3.3 further, they say that insofar as paragraph 3 thereof contains any cause of action founded upon the allegation that the Plaintiffs would be entitled to 50% of earnings made in respect of the Malvern Mews project, then such cause of action is statute-barred by virtue of the operation of the provisions of the Limitation of Actions Act 1958 (Vic).

The proceeding was initiated on 11 May 2001 so that, assuming a limitation period of 6 years, a cause of action arising before 11 May 1995 would be barred.

  1. The plaintiffs in their reply merely assert that the writ was issued within six years after each cause of action arose and further, that time began to run from the date of the amendment of the statement of claim.[35]

    [35]Reply,  para 2.

  1. At trial, apart from intermittent references to the fact that claims were “subject to the statutory limitations”, nothing positive was said about these defences by counsel for the defendants.  In his final address on the last day, counsel for the plaintiffs observed that nothing had been said about these defences but that, since passing references to them had been made during the trial, he took it that they had not been abandoned.  He then asserted three answers to them.

·The cause of action in respect of the distribution of fees received by Luxmoore did not arise until the fees were agreed and received by Luxmoore.

·The statute has no application to claims for breach of fiduciary duty.

·There is “a written acknowledgement of that debt” in the witness statement of Ms Hamill.  It is not clear where this is made and what debt is acknowledged.

These matters were not pleaded and no argument was addressed for or against them.  Counsel for the defendants, having some days previously said that he would say something about these defences, made no mention of them in his final address other than to observe on occasions that the defence was raised, or at all in his address in reply.

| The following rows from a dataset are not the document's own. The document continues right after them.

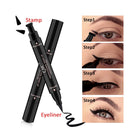 Lot de 3 Bâtons fard à paupières 2 en 1 Longue tenue + 1 EYELINER STAMP OFFERT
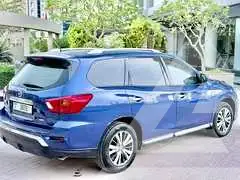 2020 Nissan PATHFINDER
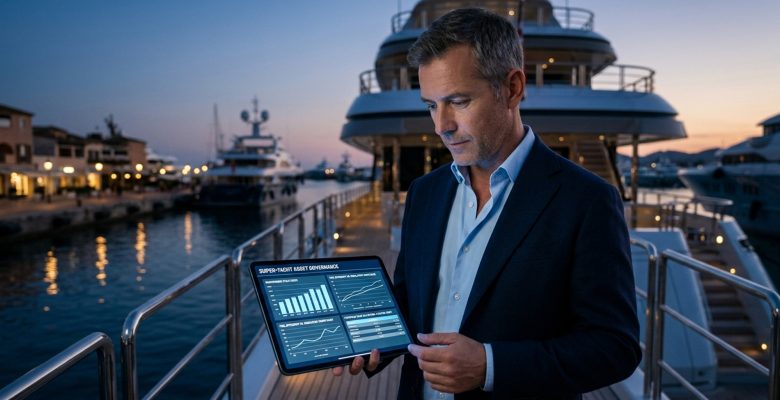 superyacht asset management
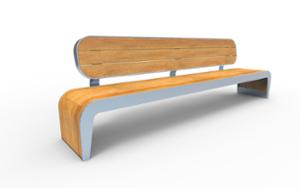 mobilier stradal, 230v si/sau priza usb, sezuturi, spatar din lemn, scaune din lemn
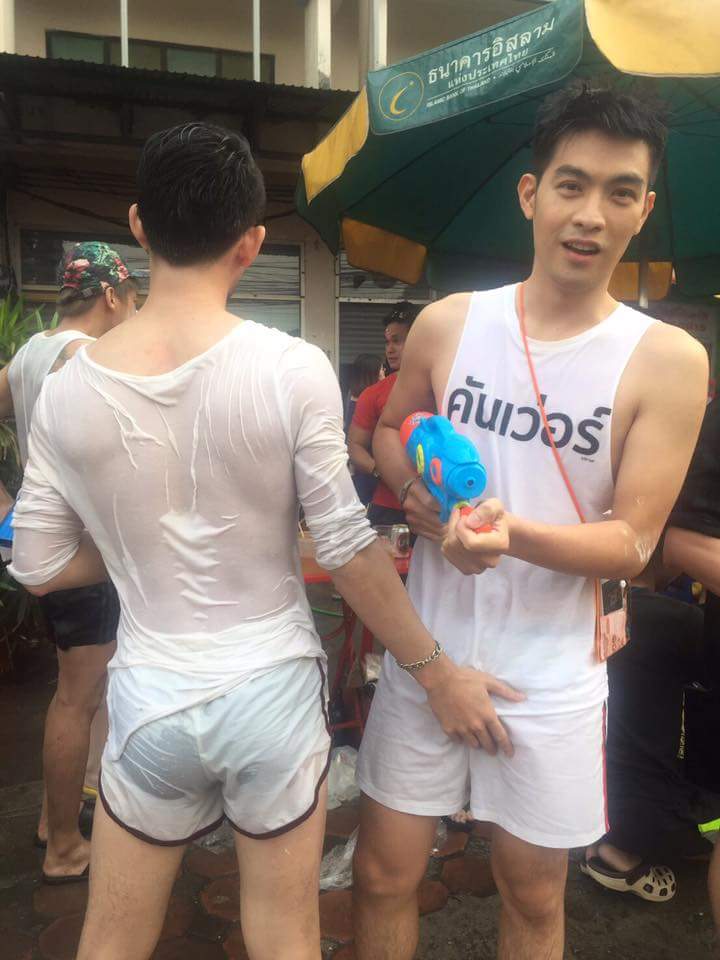 Gay thai boy saroj tells us about gay life in thailand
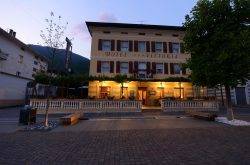Hotel Vittoria in centro a Levico Terme in Trentino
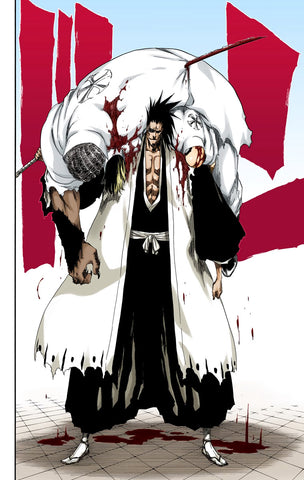 Zarachi Kenpachi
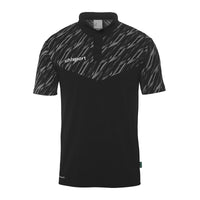 Progressive polo met clublogo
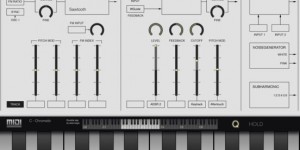 Beitragsbild des Blogbeitrags Virsyn Updates Tera Synthesizer To V.1.5: Audiobus 3, Ableton Link Support & Up To 32 Voices Polyphony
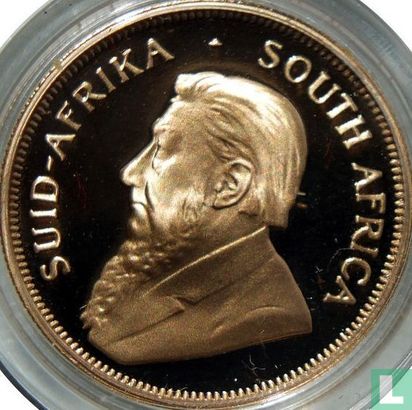 Afrique du Sud ¼ krugerrand 1999 (BE) - Image 2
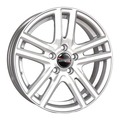 tech line 329 5x13/4x98 et35 d58,6 silver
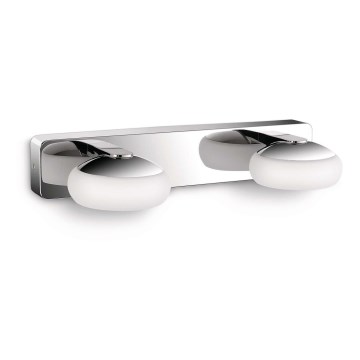 Philips 34047/11/16 - LED Nástenné kúpeľňové svietidlo MYBATHROOM SILK 4xLED/2,5W/230V Philips 34047/11/16 - LED Nástenné kúpeľňové svietidlo MYBATHROOM SILK 4xLED/2,5W/230V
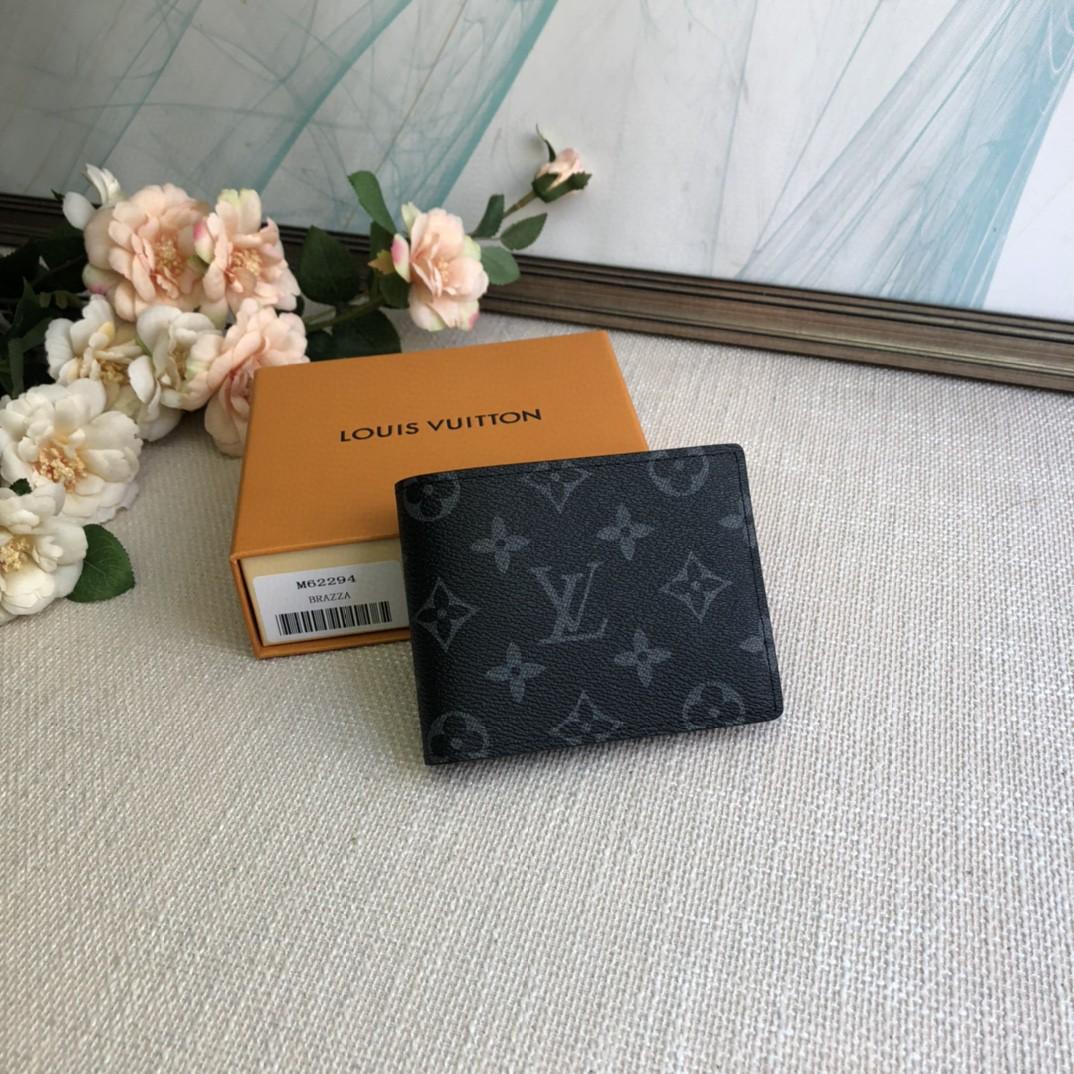 Louis Vuitton Multiple Wallet (11-8.5-1cm)      - DopestKickz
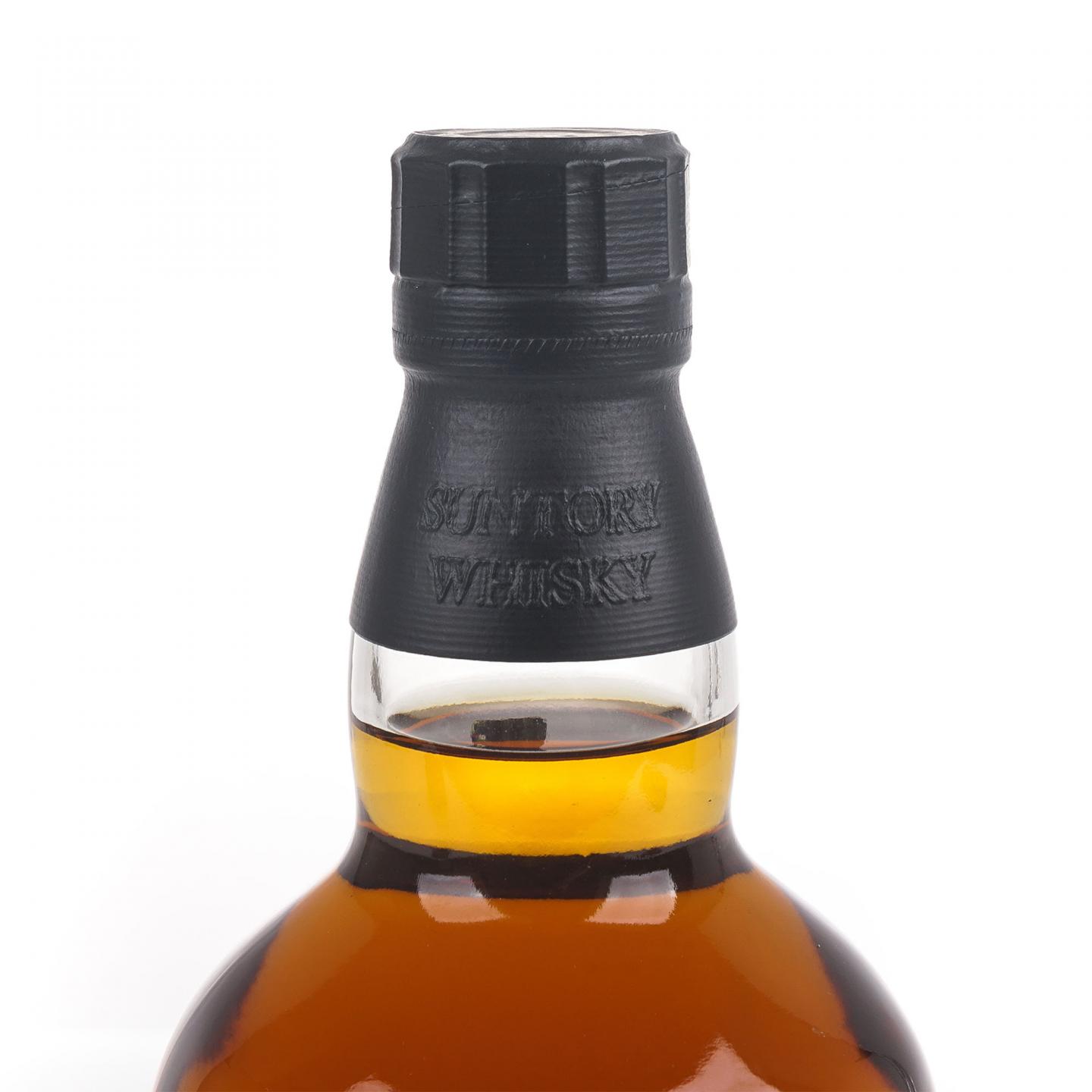 山崎 18年 水楢桶 百年匠心臻选 700ml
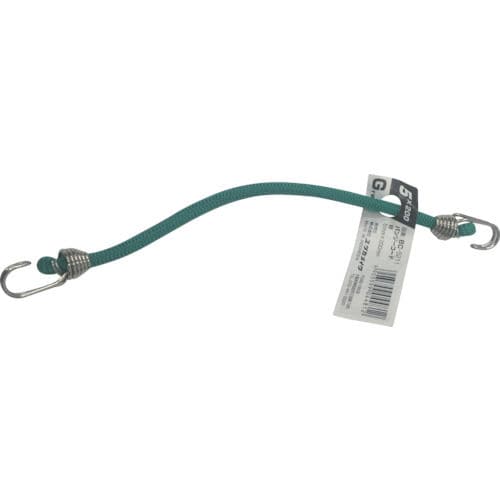 ユタカ　バンジーコード　５ｍｍ×２００ｍｍ　緑＿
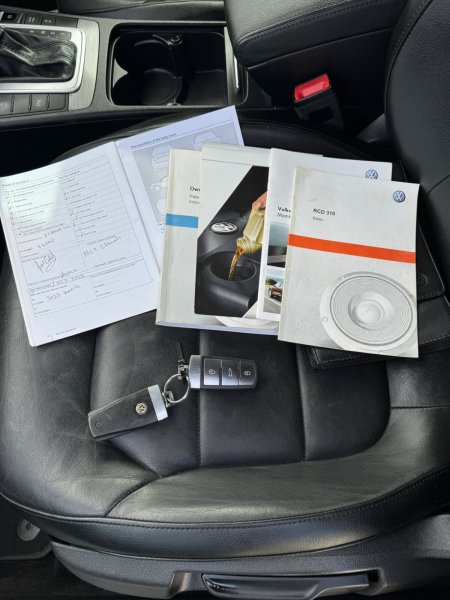 2014 Volkswagen Passat - photo 10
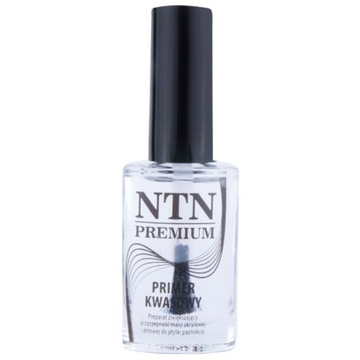 NTN Primer Acid primer kwasowy 7ml do paznokci zwiększa przyczepność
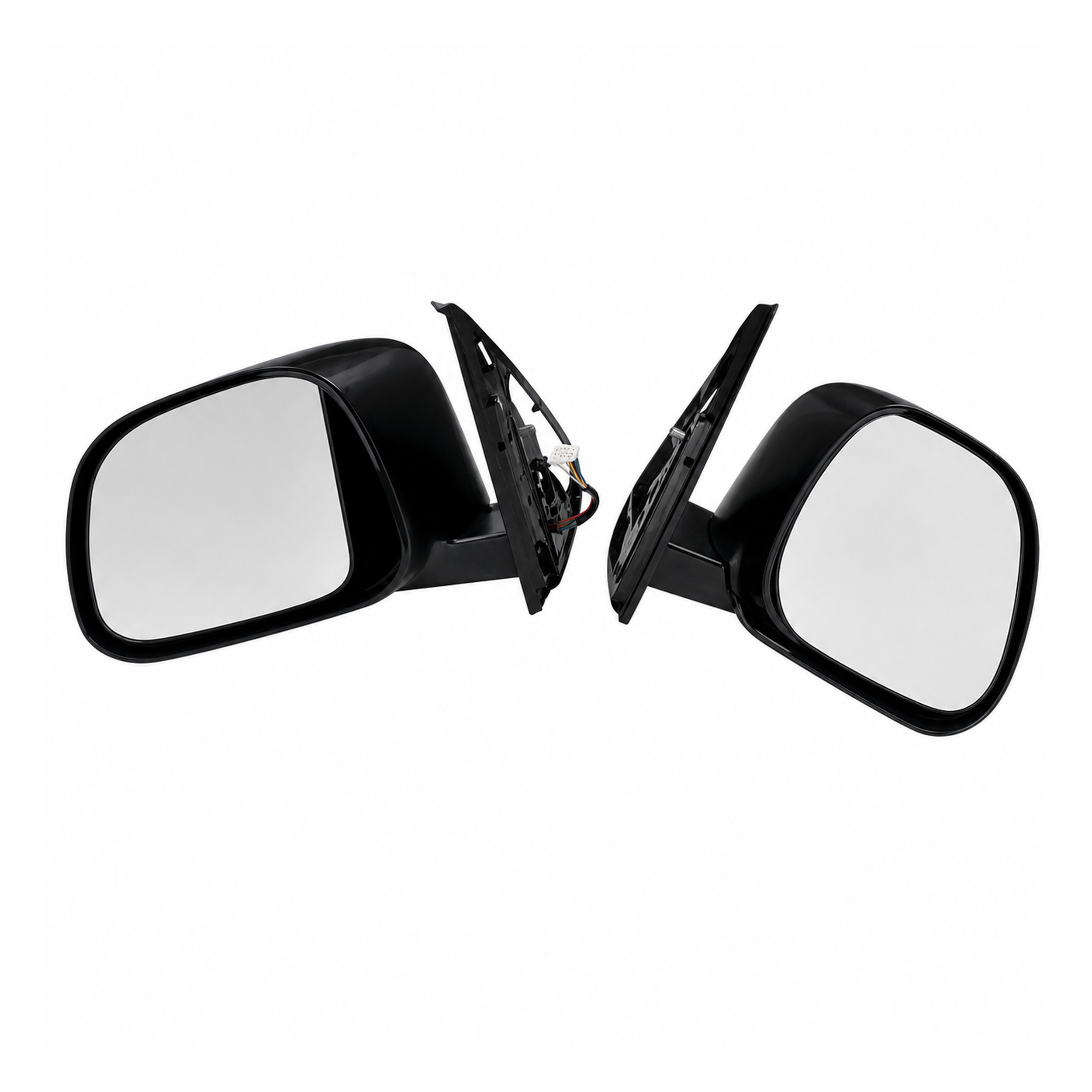 87620-4B000 Right Exterior Side Mirror Assembly for HYUNDAI Safe Pickup 1999 - Image 01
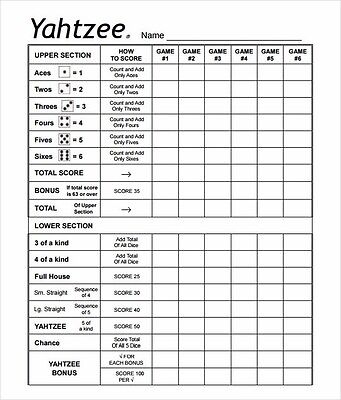 best printable yahtzee score sheets pdf kuhn blog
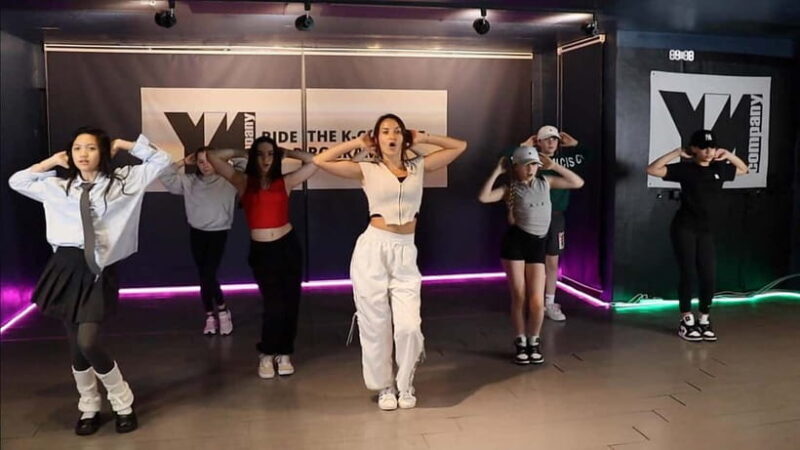 Seoul: Kpop Dance Class Including Video Shooting & Editing - An In-Depth Look at the Experience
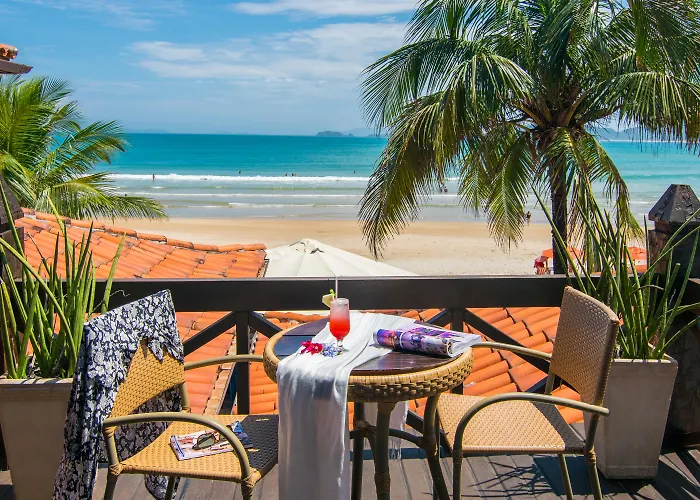Chez Pitu Praia Hotel
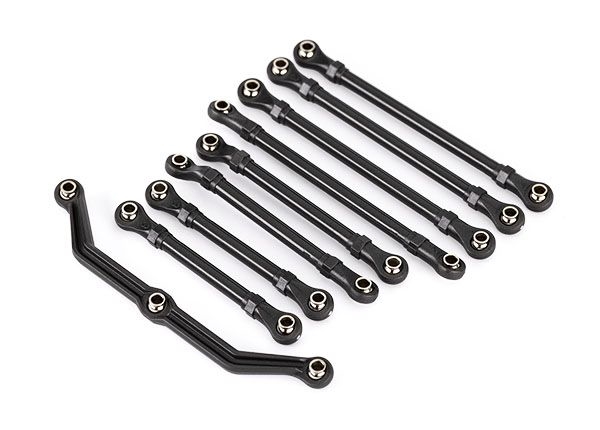 Traxxas Suspension Link Set, Complete (Front & Rear) TRA9842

  1. My complaint is that, in adversarial litigation in this court, it is for the parties to identify and argue the contentions which they want the court to decide.  While the pleadings should, and do, identify the issues, it so often happens that they contain a large number of matters which turn out not to be pressed.  Such was the case with the plaintiffs’ claims in this case.  In the defence the limitations pleas were expressed in general terms and did not specify the provision relied on, the cause of action which is said to be barred or the facts relied on.  It is for counsel to highlight, develop and present submissions as to fact and law on the issues that they consider important; it is not for the judge to conduct an enquiry into matters which the parties do not choose to deal with.  It may be that, in a given case, they do not do so by agreement or for some other good reason.  In this case, for example, there is something to be said for the contention that the cause of action in contract arose on 15 May 1995 when the 1991 agreement was repudiated.  I could well imagine, too, an argument which fixes this date as the date of receipt of the fees by Luxmoore or on the date that Hydedale invoiced Luxmoore for its share.  It may be that there is something to be said for the proposition that, in the circumstances of this case, time runs from the amendment.  I express no view about these matters.  On any of these views the defence would not succeed.  The difficulty is that the pleas in the defence do not make it clear how the defence is put and this deficiency was never remedied by oral argument, or otherwise.  If this was because counsel took the view that the defence had no prospect of success, it was clearly his responsibility to make this clear; if not, he should have presented argument in support of it.

  1. In the circumstances, I decline to entertain the defences based on the Limitation of Actions Act.

Conclusion

  1. It follows from what I have written, that the firstnamed plaintiff, Hydedale, has established an entitlement to $114,166 damages for breach of contract and to $4,375 in respect of the loan.  I will hear counsel further as to the terms of the orders to be made to give effect to these conclusions and as to costs.